Evaluate Model Performance on Test Data

In this section, we have evaluated the performance of our trained model on test data. We have looped through test data in batches and made predictions on them. We have then combined the prediction of each batch.

At last, we have calculated MSE and R^2 scores on the test dataset to check the performance of the model.

In [210]:
from sklearn.metrics import mean_squared_error, r2_score


Y_test_preds = []
for j in range(X_test.shape[0]): ## Looping through test batches for making predictions
    Y_preds = regressor.predict(X_test[j])
    Y_test_preds.extend(Y_preds.tolist())

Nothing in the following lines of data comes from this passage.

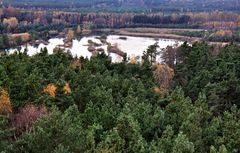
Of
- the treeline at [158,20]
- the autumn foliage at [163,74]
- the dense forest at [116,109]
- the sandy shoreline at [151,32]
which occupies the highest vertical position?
the dense forest at [116,109]

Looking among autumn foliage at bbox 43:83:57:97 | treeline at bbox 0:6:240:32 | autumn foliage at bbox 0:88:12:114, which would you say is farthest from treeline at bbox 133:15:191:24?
autumn foliage at bbox 0:88:12:114

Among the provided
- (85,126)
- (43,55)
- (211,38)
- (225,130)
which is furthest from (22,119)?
(211,38)

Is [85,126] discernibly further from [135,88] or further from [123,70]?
[123,70]

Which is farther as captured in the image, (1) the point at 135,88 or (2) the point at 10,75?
(1) the point at 135,88

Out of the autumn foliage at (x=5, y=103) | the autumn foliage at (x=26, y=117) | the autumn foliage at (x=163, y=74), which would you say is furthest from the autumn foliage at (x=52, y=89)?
the autumn foliage at (x=163, y=74)

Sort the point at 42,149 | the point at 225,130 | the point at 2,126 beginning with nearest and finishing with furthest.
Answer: the point at 42,149 → the point at 2,126 → the point at 225,130

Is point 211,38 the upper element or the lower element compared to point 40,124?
lower

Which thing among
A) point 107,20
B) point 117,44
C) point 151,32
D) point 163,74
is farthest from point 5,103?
point 107,20

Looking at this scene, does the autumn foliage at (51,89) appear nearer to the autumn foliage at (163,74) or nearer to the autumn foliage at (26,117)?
the autumn foliage at (26,117)
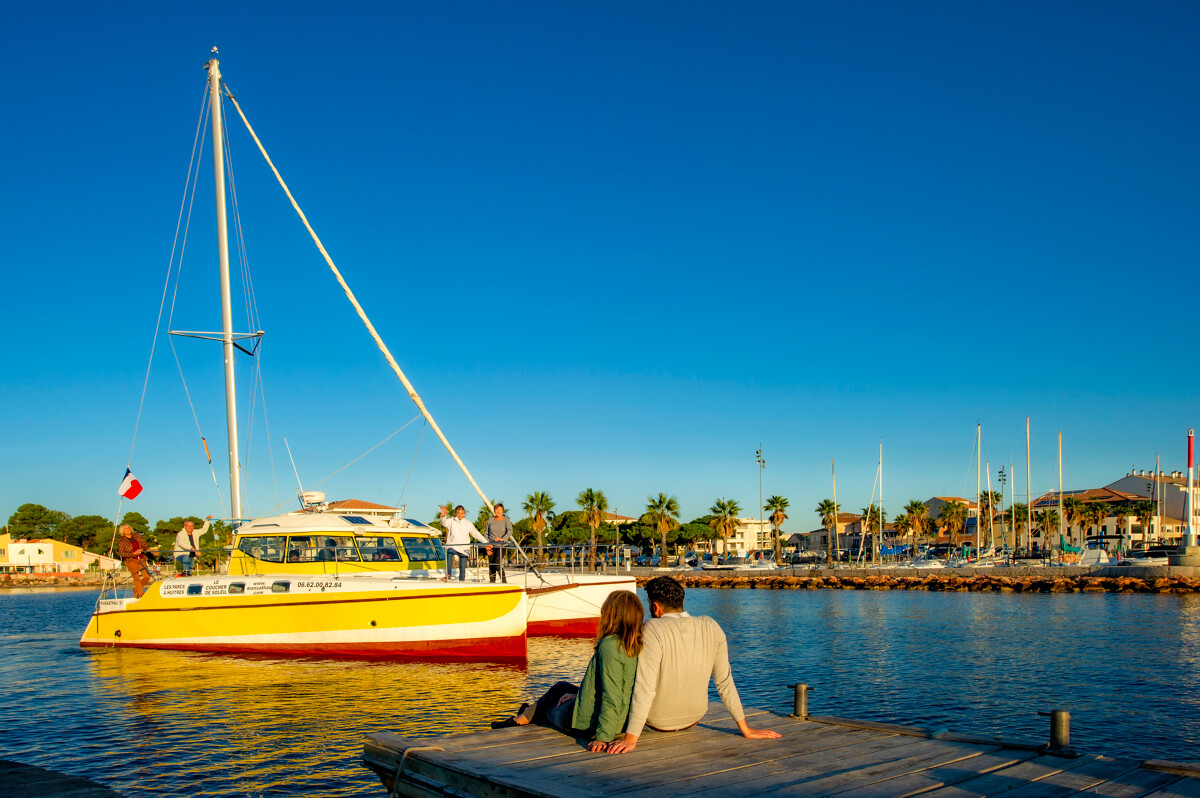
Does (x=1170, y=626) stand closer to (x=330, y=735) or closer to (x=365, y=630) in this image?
(x=365, y=630)

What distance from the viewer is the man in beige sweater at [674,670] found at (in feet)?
21.3

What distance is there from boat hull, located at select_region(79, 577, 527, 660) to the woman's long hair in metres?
12.7

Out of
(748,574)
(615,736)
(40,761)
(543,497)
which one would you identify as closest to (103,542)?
(543,497)

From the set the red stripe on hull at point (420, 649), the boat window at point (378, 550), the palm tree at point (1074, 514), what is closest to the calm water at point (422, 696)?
the red stripe on hull at point (420, 649)

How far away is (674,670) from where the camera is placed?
6.68 meters

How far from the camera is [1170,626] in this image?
1244 inches

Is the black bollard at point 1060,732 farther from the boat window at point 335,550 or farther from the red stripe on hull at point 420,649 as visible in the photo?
the boat window at point 335,550

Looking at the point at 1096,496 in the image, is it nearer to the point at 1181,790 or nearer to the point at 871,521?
the point at 871,521

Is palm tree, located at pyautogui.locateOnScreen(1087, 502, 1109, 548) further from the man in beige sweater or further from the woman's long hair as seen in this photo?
the woman's long hair

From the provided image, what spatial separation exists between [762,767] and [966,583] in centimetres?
6086

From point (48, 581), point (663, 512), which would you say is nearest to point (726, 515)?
point (663, 512)

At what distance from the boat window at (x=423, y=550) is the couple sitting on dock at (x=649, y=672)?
1626cm

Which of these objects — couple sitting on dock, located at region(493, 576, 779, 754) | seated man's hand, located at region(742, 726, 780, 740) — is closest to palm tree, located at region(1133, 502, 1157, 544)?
seated man's hand, located at region(742, 726, 780, 740)

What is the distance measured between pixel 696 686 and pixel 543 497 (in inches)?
3568
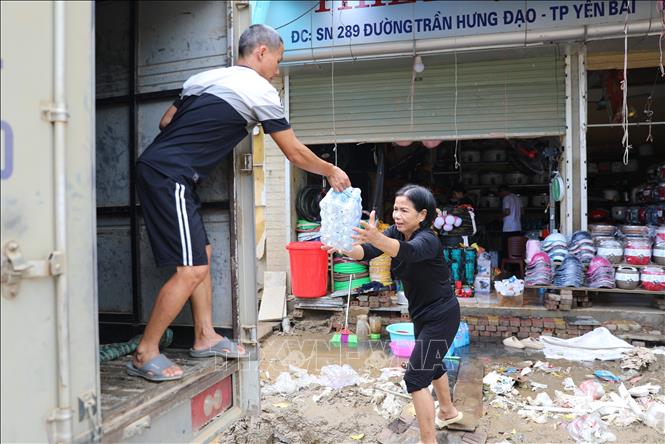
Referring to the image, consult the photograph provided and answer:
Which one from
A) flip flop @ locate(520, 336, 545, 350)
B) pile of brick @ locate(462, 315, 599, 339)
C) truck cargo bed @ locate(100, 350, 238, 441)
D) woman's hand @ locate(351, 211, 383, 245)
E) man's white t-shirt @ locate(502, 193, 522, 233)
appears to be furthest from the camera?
man's white t-shirt @ locate(502, 193, 522, 233)

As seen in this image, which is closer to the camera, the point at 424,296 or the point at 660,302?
the point at 424,296

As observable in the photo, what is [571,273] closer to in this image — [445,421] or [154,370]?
[445,421]

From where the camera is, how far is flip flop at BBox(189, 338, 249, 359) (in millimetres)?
2857

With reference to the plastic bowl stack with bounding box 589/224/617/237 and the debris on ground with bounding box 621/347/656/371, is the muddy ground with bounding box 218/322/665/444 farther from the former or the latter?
the plastic bowl stack with bounding box 589/224/617/237

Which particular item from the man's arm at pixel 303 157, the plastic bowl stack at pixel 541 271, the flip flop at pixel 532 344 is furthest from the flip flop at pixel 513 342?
the man's arm at pixel 303 157

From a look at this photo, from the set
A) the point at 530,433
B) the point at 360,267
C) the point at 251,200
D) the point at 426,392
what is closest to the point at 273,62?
the point at 251,200

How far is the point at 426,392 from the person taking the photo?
373 centimetres

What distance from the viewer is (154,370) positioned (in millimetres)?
2529

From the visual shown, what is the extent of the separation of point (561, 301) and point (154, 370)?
5.89 m

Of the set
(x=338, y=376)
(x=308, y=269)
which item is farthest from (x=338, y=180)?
(x=308, y=269)

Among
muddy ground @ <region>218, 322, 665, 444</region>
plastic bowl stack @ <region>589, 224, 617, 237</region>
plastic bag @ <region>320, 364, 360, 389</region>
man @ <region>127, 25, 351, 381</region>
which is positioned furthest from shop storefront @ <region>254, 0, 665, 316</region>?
man @ <region>127, 25, 351, 381</region>

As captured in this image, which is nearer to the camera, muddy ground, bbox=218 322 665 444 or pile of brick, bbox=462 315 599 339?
muddy ground, bbox=218 322 665 444

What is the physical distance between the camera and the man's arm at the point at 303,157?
2828 mm

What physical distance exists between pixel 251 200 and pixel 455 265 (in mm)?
5403
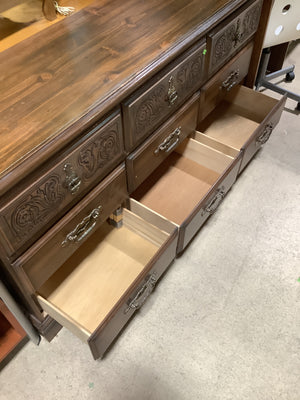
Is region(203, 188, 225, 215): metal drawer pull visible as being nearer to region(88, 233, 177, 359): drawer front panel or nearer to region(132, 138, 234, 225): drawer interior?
region(132, 138, 234, 225): drawer interior

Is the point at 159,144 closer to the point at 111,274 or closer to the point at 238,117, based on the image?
the point at 111,274

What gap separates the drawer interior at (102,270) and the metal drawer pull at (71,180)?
0.33m

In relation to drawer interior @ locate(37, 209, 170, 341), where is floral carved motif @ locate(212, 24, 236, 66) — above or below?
above

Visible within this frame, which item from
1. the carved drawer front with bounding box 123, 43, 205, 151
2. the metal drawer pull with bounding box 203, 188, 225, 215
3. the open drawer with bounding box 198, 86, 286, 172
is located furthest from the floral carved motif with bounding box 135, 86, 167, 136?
the open drawer with bounding box 198, 86, 286, 172

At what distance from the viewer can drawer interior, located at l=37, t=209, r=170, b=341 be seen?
3.61 feet

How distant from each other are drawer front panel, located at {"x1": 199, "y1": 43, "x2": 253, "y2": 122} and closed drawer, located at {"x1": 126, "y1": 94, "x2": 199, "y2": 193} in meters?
0.06

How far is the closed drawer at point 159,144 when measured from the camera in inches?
42.8

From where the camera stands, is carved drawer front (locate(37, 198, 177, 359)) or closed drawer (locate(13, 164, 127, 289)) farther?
carved drawer front (locate(37, 198, 177, 359))

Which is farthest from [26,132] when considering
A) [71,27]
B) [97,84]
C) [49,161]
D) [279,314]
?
[279,314]

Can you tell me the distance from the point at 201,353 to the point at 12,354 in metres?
0.59

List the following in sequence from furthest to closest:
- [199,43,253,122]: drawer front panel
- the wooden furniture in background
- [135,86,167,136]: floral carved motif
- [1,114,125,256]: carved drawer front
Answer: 1. [199,43,253,122]: drawer front panel
2. the wooden furniture in background
3. [135,86,167,136]: floral carved motif
4. [1,114,125,256]: carved drawer front

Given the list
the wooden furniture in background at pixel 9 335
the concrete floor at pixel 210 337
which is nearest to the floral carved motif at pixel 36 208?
the wooden furniture in background at pixel 9 335

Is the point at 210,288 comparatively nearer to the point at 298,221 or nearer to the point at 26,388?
the point at 298,221

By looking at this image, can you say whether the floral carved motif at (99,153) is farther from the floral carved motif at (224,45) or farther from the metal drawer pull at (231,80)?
the metal drawer pull at (231,80)
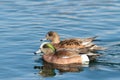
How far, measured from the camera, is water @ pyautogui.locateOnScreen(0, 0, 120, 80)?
14797 millimetres

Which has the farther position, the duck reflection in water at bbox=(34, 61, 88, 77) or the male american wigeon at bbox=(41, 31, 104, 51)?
the male american wigeon at bbox=(41, 31, 104, 51)

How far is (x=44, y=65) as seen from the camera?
1590 centimetres

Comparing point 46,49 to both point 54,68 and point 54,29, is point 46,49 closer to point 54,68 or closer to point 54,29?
Result: point 54,68

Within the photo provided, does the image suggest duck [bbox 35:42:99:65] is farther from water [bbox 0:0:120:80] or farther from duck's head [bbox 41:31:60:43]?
duck's head [bbox 41:31:60:43]

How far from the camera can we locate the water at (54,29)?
1480cm

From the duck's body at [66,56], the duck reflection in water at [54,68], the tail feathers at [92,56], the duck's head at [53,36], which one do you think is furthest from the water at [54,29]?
the duck's head at [53,36]

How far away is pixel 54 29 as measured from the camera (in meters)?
19.4

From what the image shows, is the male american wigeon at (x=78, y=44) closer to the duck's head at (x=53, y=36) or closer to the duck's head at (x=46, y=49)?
the duck's head at (x=53, y=36)

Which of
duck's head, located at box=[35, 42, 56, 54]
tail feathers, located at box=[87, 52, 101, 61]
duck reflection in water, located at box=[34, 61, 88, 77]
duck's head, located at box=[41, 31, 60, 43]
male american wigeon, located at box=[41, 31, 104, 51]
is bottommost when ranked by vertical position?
duck reflection in water, located at box=[34, 61, 88, 77]

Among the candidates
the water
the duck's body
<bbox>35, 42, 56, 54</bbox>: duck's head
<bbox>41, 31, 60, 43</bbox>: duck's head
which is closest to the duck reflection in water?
the water

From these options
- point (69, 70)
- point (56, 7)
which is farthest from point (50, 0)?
point (69, 70)

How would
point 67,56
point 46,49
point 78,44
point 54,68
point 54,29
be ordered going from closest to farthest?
point 54,68
point 67,56
point 46,49
point 78,44
point 54,29

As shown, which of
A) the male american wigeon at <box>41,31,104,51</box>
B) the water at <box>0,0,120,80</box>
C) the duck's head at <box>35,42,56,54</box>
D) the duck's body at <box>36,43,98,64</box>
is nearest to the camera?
the water at <box>0,0,120,80</box>

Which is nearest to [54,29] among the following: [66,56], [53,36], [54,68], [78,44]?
[53,36]
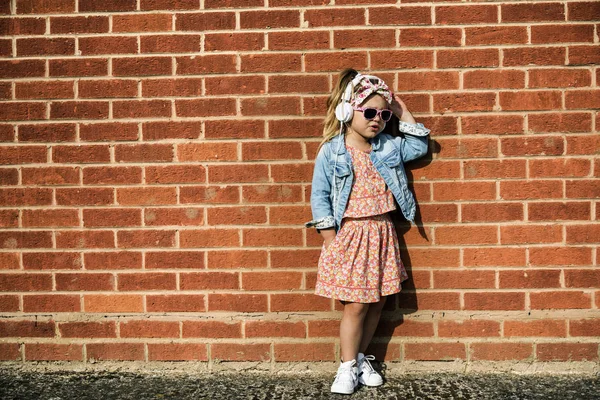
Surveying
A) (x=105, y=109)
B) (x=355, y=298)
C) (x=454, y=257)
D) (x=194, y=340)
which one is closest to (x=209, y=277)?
(x=194, y=340)

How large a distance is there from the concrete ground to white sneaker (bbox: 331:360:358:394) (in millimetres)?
39

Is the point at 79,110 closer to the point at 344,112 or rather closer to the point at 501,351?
the point at 344,112

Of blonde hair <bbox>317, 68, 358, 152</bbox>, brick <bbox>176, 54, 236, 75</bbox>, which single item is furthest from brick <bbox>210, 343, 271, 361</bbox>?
brick <bbox>176, 54, 236, 75</bbox>

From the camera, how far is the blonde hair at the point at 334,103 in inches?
142

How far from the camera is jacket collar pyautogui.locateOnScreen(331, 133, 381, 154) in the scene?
360 cm

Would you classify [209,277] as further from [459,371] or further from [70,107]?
[459,371]

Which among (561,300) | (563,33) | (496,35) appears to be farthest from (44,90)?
(561,300)

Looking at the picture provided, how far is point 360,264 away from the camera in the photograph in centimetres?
355

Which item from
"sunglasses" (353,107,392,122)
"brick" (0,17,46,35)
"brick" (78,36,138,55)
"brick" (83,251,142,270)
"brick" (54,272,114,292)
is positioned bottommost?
"brick" (54,272,114,292)

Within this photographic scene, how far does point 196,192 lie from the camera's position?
3820 millimetres

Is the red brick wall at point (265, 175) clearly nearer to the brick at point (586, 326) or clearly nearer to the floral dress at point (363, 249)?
the brick at point (586, 326)

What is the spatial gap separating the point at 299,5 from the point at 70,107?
1488 millimetres

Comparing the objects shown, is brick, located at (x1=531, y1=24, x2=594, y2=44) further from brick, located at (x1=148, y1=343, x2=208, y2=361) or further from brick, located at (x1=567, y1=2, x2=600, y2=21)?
brick, located at (x1=148, y1=343, x2=208, y2=361)

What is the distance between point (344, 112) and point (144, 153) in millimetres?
1220
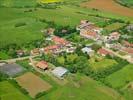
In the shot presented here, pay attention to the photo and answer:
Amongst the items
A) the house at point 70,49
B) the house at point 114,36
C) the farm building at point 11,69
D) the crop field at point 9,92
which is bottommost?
the crop field at point 9,92

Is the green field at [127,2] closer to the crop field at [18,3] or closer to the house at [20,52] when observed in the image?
the crop field at [18,3]

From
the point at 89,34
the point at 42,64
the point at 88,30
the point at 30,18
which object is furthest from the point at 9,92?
the point at 30,18

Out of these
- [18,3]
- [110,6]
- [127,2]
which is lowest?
[18,3]

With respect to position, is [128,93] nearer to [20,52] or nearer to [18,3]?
[20,52]

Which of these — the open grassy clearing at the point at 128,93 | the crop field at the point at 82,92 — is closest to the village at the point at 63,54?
the crop field at the point at 82,92

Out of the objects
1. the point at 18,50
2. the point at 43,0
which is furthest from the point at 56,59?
the point at 43,0

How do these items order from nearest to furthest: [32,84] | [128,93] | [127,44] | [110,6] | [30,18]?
[128,93], [32,84], [127,44], [30,18], [110,6]

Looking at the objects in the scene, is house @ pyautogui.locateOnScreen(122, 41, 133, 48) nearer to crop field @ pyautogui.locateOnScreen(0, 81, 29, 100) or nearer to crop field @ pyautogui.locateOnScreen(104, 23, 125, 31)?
crop field @ pyautogui.locateOnScreen(104, 23, 125, 31)
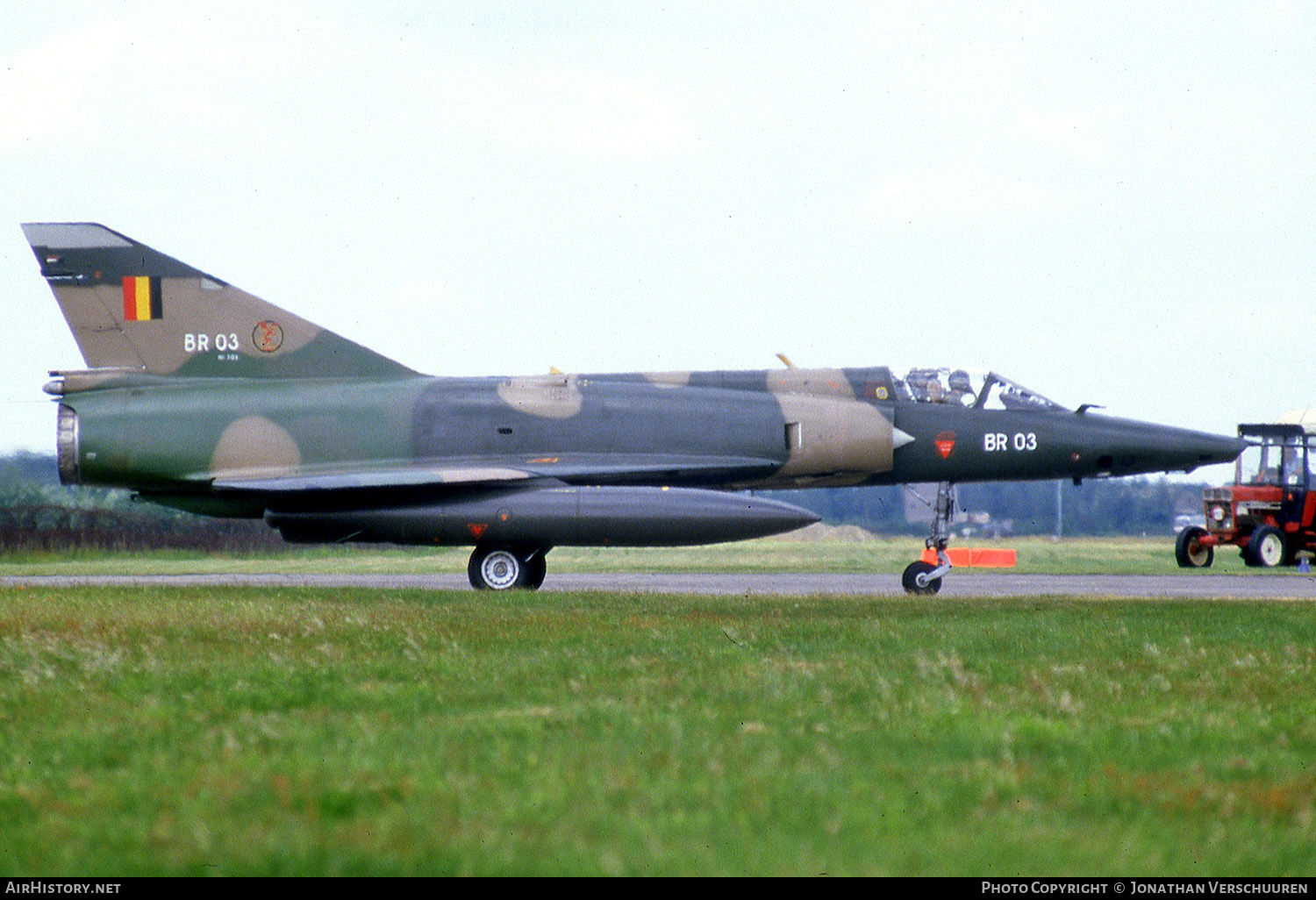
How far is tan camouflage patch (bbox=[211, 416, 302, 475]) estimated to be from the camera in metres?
18.1

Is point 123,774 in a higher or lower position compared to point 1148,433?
lower

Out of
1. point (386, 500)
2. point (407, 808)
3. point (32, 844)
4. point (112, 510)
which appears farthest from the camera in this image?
point (112, 510)

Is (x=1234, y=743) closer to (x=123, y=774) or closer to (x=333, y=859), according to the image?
(x=333, y=859)

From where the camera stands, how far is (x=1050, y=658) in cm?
862

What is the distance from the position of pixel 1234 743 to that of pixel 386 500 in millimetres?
13589

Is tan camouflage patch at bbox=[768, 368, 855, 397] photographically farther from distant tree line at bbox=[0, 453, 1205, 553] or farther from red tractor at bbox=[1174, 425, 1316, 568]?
red tractor at bbox=[1174, 425, 1316, 568]

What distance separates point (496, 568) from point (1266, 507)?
1930 centimetres

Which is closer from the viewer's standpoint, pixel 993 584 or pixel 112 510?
pixel 993 584

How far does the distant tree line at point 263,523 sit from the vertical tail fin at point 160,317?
7.31ft

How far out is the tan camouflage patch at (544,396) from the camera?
18500 mm

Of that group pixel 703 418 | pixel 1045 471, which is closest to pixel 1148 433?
pixel 1045 471

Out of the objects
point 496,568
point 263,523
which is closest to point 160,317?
Answer: point 496,568

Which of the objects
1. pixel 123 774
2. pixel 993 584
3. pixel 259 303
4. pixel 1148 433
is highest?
pixel 259 303

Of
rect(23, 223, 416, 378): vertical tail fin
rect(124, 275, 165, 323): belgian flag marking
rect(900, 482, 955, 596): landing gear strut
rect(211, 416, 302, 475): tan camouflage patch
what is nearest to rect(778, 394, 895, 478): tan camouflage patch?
rect(900, 482, 955, 596): landing gear strut
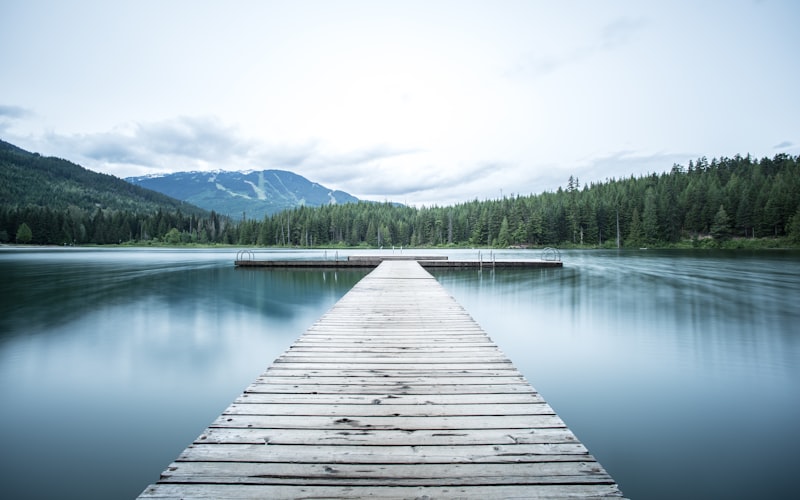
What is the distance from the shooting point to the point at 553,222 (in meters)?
71.0

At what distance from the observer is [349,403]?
3.12 meters

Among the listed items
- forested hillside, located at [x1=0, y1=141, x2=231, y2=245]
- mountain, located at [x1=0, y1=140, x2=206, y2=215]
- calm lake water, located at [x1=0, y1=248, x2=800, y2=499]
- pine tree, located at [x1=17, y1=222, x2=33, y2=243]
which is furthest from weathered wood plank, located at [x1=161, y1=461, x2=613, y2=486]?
mountain, located at [x1=0, y1=140, x2=206, y2=215]

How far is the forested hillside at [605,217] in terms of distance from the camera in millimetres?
57906

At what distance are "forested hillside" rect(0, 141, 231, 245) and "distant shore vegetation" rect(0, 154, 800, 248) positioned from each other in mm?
330

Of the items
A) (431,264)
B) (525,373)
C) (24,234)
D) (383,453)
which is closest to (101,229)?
(24,234)

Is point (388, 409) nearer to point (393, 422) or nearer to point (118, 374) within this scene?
point (393, 422)

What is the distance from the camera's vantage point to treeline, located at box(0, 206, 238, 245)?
265ft

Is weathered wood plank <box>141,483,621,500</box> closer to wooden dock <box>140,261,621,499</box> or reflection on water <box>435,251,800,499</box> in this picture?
wooden dock <box>140,261,621,499</box>

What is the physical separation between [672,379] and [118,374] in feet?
28.3

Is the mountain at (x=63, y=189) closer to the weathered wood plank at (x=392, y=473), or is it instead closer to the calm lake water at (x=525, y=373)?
the calm lake water at (x=525, y=373)

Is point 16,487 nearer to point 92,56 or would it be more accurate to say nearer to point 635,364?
point 635,364

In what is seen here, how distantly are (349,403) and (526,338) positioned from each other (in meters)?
6.60

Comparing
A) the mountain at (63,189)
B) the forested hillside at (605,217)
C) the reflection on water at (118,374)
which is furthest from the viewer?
the mountain at (63,189)

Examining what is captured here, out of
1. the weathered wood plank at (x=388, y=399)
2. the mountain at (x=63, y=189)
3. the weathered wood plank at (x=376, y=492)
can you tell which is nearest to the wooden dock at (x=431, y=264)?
the weathered wood plank at (x=388, y=399)
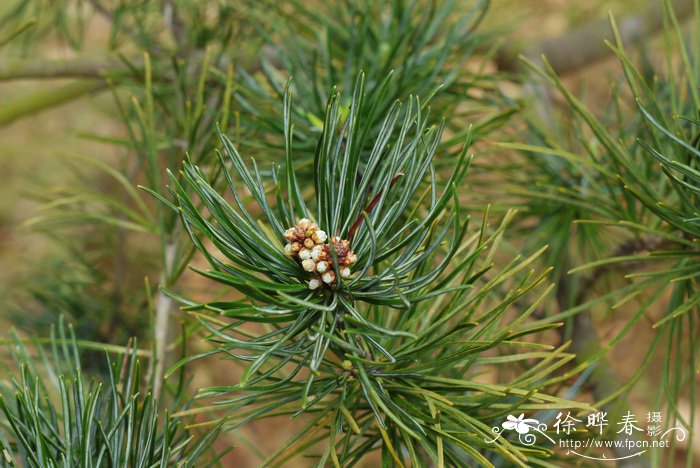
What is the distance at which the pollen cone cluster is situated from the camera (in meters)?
0.21

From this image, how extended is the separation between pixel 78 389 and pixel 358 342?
12 centimetres

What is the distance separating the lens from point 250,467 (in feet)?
2.72

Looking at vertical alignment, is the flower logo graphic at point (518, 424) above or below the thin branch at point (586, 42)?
below

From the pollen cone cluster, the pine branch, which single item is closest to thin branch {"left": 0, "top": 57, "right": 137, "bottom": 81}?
the pine branch

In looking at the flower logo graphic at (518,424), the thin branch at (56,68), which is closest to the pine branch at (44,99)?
the thin branch at (56,68)

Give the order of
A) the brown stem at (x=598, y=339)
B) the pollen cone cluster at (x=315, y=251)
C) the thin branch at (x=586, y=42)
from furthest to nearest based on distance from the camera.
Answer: the thin branch at (x=586, y=42), the brown stem at (x=598, y=339), the pollen cone cluster at (x=315, y=251)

print("Test MSE      : {}".format(mean_squared_error(Y_test.reshape(-1), Y_test_preds)))
print("Test R2 Score : {}".format(r2_score(Y_test.reshape(-1), Y_test_preds)))
Test MSE      : 0.00024877002915919935
Test R2 Score : 0.9999999907246511

Evaluate Model Performance on Train Data

In this section, we have evaluated the performance of our trained model on train data. We have looped through train data in batches and made predictions. We have combined predictions of each batch.

At last, we have calculated MSE and R^2 scores on the training dataset to check the performance of the model on train data.

If you are interested in learning about model evaluation metrics using scikit-learn then please feel free to check our tutorial on the same which explains the topic with simple and easy-to-understand examples.

In [211]:
from sklearn.metrics import mean_squared_error, r2_score

Y_train_preds = []
for j in range(X_train.shape[0]): ## Looping through train batches for making predictions
    Y_preds = regressor.predict(X_train[j])
    Y_train_preds.extend(Y_preds.tolist())

print("Train MSE      : {}".format(mean_squared_error(Y_train.reshape(-1), Y_train_preds)))
print("Train R2 Score : {}".format(r2_score(Y_train.reshape(-1), Y_train_preds)))
Train MSE      : 0.00024854309817482986
Train R2 Score : 0.9999999907224175

2. Classification

In this section, we'll explain how we can perform incremental learning with large data for classification tasks. We'll be creating an artificial dataset using scikit-learn methods and then training a classification model on it.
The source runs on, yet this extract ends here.